KEKO
- Hebbronville, Texas; United States;
- Frequency: 101.7 FM
- Branding: "Radio Luz"

Programming
- Format: Spanish Christian Radio

Ownership
- Owner: La Nueva Cadena Radio Luz Incorporated

Technical information
- Licensing authority: FCC
- Facility ID: 85837
- Class: A
- ERP: 3,000 watts
- HAAT: 100 meters (330 ft)
- Transmitter coordinates: 27°18′47″N 98°39′53″W﻿ / ﻿27.31306°N 98.66472°W

Links
- Public license information: Public file; LMS;

= KEKO (FM) =

Radio station in Hebbronville, Texas

KEKO (101.7 FM, "Radio Luz") is a Spanish language Christian formatted radio station licensed to Hebbronville, Texas, area.
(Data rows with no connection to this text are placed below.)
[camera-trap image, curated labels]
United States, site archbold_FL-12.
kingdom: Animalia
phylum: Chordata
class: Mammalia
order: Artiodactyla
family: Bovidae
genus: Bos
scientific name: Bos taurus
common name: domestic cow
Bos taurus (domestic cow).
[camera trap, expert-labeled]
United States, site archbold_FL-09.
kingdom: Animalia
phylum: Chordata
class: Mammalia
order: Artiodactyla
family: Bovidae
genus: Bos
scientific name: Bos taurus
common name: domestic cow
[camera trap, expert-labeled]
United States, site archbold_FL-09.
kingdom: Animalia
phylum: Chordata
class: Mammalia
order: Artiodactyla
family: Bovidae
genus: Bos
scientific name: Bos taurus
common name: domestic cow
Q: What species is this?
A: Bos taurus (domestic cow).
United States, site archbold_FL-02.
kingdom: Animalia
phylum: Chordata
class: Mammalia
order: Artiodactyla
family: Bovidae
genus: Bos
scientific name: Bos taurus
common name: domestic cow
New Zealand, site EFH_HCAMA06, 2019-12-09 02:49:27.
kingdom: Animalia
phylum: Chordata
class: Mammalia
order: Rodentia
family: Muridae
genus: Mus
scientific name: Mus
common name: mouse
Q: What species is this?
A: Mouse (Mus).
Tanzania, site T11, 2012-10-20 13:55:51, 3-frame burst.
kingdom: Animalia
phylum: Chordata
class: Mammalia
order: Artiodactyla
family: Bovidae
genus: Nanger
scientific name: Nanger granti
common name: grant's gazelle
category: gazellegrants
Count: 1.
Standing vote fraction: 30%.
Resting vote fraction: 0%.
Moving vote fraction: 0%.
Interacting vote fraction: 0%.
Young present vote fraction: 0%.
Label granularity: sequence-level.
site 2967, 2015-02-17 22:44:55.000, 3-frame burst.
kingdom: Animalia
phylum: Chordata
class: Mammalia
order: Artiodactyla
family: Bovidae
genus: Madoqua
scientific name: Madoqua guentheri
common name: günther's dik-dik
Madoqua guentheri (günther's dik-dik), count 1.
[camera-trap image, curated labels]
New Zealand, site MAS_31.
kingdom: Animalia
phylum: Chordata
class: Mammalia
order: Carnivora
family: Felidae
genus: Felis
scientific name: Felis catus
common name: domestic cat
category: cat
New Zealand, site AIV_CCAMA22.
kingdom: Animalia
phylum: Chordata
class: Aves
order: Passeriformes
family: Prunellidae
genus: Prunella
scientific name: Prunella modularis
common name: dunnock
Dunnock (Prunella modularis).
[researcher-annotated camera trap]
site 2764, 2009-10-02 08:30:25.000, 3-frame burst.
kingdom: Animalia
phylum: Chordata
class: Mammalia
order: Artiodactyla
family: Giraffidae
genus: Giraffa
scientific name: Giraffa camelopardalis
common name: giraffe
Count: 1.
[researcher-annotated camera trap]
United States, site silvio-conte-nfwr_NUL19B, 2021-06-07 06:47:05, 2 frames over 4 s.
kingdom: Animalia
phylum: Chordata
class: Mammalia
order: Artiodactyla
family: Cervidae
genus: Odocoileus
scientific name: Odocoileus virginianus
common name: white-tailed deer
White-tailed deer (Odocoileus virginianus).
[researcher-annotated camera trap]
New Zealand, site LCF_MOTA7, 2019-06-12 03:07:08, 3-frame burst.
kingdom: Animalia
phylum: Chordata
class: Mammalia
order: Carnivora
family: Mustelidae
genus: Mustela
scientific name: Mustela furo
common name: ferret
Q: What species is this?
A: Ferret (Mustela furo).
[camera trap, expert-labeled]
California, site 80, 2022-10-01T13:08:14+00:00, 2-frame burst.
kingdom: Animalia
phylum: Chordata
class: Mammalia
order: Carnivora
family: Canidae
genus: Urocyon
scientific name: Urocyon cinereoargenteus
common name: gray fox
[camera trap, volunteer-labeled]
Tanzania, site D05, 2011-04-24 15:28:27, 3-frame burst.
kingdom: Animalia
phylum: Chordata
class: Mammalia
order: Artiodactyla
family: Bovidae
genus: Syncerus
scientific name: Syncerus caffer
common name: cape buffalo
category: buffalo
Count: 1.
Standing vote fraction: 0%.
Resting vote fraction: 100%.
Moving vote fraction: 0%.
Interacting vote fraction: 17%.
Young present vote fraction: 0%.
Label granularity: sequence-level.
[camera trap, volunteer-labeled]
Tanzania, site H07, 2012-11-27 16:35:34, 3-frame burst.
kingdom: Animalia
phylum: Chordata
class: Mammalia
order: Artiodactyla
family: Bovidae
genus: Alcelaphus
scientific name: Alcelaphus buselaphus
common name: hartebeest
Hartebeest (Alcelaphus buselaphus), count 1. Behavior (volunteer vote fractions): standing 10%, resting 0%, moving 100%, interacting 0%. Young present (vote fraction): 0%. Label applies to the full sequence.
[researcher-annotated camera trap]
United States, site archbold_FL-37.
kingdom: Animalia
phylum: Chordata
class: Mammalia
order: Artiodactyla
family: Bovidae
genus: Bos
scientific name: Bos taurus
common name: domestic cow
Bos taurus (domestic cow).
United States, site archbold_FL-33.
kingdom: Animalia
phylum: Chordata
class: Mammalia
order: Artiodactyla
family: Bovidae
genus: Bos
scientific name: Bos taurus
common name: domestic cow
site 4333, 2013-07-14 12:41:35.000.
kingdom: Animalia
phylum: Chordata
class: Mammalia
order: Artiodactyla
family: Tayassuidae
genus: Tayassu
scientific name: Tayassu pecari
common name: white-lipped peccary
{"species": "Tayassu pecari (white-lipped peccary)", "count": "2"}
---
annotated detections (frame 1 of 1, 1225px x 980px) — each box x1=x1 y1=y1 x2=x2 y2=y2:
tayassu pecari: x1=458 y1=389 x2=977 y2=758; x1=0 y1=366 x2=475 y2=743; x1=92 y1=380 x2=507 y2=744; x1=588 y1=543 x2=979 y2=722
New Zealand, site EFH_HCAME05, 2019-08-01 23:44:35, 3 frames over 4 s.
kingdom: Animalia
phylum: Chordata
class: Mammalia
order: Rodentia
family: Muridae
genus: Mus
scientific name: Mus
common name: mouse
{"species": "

This station is a repeater of KLIT from Ranchito Las Lomas-Laredo, Texas.

==History==
KEKO signed on in 1998. In 2004, lightning damage to its transmitter prompted the station to operate at 70 watts. In 2006 and again in 2011, KEKO applied to go silent due to financial difficulties resulting from the reduced power. Once the station got up and running, it lost its transmitter site, prompting a move to a new location.